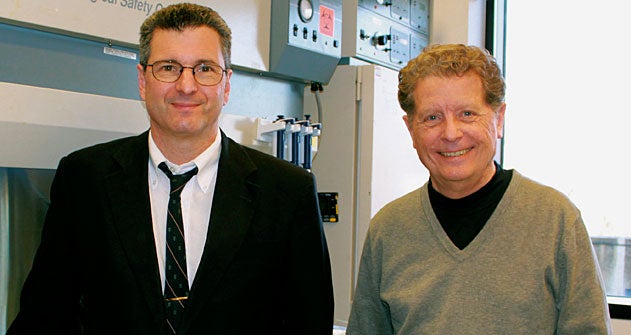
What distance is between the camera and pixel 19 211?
144 centimetres

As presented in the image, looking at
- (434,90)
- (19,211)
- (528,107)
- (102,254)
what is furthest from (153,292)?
(528,107)

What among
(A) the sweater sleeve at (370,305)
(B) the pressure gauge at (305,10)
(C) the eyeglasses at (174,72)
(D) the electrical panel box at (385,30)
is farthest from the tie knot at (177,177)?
(D) the electrical panel box at (385,30)

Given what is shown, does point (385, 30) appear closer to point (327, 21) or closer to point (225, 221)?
point (327, 21)

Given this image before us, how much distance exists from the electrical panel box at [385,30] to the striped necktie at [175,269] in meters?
1.35

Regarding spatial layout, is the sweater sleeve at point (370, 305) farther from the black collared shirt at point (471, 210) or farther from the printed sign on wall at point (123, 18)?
the printed sign on wall at point (123, 18)

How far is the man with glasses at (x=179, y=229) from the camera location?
1.12 m

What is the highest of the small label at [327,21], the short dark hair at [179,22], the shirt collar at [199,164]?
the small label at [327,21]

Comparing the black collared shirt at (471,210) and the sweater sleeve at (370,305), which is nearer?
the black collared shirt at (471,210)

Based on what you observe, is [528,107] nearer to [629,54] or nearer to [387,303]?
[629,54]

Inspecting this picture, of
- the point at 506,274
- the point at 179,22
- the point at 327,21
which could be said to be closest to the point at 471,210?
the point at 506,274

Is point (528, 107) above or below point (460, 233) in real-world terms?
above

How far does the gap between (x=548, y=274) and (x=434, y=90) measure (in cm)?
41

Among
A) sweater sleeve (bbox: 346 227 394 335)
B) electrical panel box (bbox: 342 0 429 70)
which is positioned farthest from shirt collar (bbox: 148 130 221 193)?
electrical panel box (bbox: 342 0 429 70)

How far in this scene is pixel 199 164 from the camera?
3.98 ft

Task details |
Put each line of the records above into a Markdown table with the columns Row and Line, numbering the rows and skipping blank lines. Leave the pictures out.

Solution |
| Row | Line |
|---|---|
| 1 | What distance is between the camera and pixel 19 211? |
| 2 | 144 centimetres |
| 3 | As presented in the image, looking at |
| 4 | - (434,90) |
| 5 | - (19,211) |
| 6 | - (528,107) |
| 7 | - (102,254) |
| 8 | what is furthest from (153,292)? |
| 9 | (528,107) |
| 10 | What among |
| 11 | (A) the sweater sleeve at (370,305) |
| 12 | (B) the pressure gauge at (305,10) |
| 13 | (C) the eyeglasses at (174,72) |
| 14 | (D) the electrical panel box at (385,30) |
| 15 | is farthest from the tie knot at (177,177)? |
| 16 | (D) the electrical panel box at (385,30) |
| 17 | Given what is shown, does point (385, 30) appear closer to point (327, 21) or closer to point (225, 221)? |
| 18 | point (327, 21) |
| 19 | Given this image before us, how much distance exists from the electrical panel box at [385,30] to the striped necktie at [175,269] in meters? |
| 20 | 1.35 |
| 21 | Regarding spatial layout, is the sweater sleeve at point (370, 305) farther from the black collared shirt at point (471, 210) or farther from the printed sign on wall at point (123, 18)? |
| 22 | the printed sign on wall at point (123, 18) |
| 23 | How far is the man with glasses at (x=179, y=229) from the camera location? |
| 24 | 1.12 m |
| 25 | What is the highest of the small label at [327,21], the short dark hair at [179,22], the shirt collar at [199,164]? |
| 26 | the small label at [327,21] |
| 27 | Comparing the black collared shirt at (471,210) and the sweater sleeve at (370,305), which is nearer? |
| 28 | the black collared shirt at (471,210) |
| 29 | Based on what you observe, is [528,107] nearer to [629,54] or nearer to [387,303]? |
| 30 | [629,54] |
| 31 | Inspecting this picture, of |
| 32 | - the point at 506,274 |
| 33 | - the point at 179,22 |
| 34 | - the point at 327,21 |
| 35 | which could be said to be closest to the point at 471,210? |
| 36 | the point at 506,274 |
| 37 | Is point (528, 107) above or below point (460, 233) in real-world terms? |
| 38 | above |
| 39 | How far does the gap between (x=548, y=274) and (x=434, y=90) measure (in cm)? |
| 40 | 41 |
| 41 | Among |
| 42 | A) sweater sleeve (bbox: 346 227 394 335) |
| 43 | B) electrical panel box (bbox: 342 0 429 70) |
| 44 | which is positioned farthest from shirt collar (bbox: 148 130 221 193)? |
| 45 | electrical panel box (bbox: 342 0 429 70) |
| 46 | How far in this scene is pixel 199 164 from the camera? |
| 47 | 3.98 ft |